§ **INSTRUCTIONS TO FOLLOW**: For the material below, output exactly the span from the line with "genus: Macaca" to the line with "United States, site archbold_FL-19.", including both, and nothing besides.

§ **EXERCISE INPUT**:

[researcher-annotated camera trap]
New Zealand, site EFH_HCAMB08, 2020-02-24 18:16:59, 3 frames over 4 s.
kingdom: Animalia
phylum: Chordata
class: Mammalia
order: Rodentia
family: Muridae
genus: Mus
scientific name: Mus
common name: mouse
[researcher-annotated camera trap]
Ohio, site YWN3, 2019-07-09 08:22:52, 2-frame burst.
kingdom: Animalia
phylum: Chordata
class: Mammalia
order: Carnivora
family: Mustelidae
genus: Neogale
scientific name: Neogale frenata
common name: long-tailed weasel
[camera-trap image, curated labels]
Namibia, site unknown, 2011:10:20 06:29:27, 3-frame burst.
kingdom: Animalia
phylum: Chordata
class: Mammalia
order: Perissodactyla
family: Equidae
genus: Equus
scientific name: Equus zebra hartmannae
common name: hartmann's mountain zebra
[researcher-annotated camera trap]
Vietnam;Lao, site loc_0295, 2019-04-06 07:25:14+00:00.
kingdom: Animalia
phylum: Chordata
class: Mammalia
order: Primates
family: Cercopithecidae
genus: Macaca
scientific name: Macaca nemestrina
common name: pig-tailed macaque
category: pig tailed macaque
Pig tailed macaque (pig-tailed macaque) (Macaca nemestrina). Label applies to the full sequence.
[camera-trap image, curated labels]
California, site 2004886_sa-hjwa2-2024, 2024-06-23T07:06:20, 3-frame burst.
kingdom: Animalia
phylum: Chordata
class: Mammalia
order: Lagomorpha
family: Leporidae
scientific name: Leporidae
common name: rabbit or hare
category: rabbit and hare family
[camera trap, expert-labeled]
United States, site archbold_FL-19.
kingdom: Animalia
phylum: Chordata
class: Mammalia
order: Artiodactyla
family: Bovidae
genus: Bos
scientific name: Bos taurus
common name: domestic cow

§ **RESULT OF THE TASK**:
genus: Macaca
scientific name: Macaca nemestrina
common name: pig-tailed macaque
category: pig tailed macaque
Pig tailed macaque (pig-tailed macaque) (Macaca nemestrina). Label applies to the full sequence.
[camera-trap image, curated labels]
California, site 2004886_sa-hjwa2-2024, 2024-06-23T07:06:20, 3-frame burst.
kingdom: Animalia
phylum: Chordata
class: Mammalia
order: Lagomorpha
family: Leporidae
scientific name: Leporidae
common name: rabbit or hare
category: rabbit and hare family
[camera trap, expert-labeled]
United States, site archbold_FL-19.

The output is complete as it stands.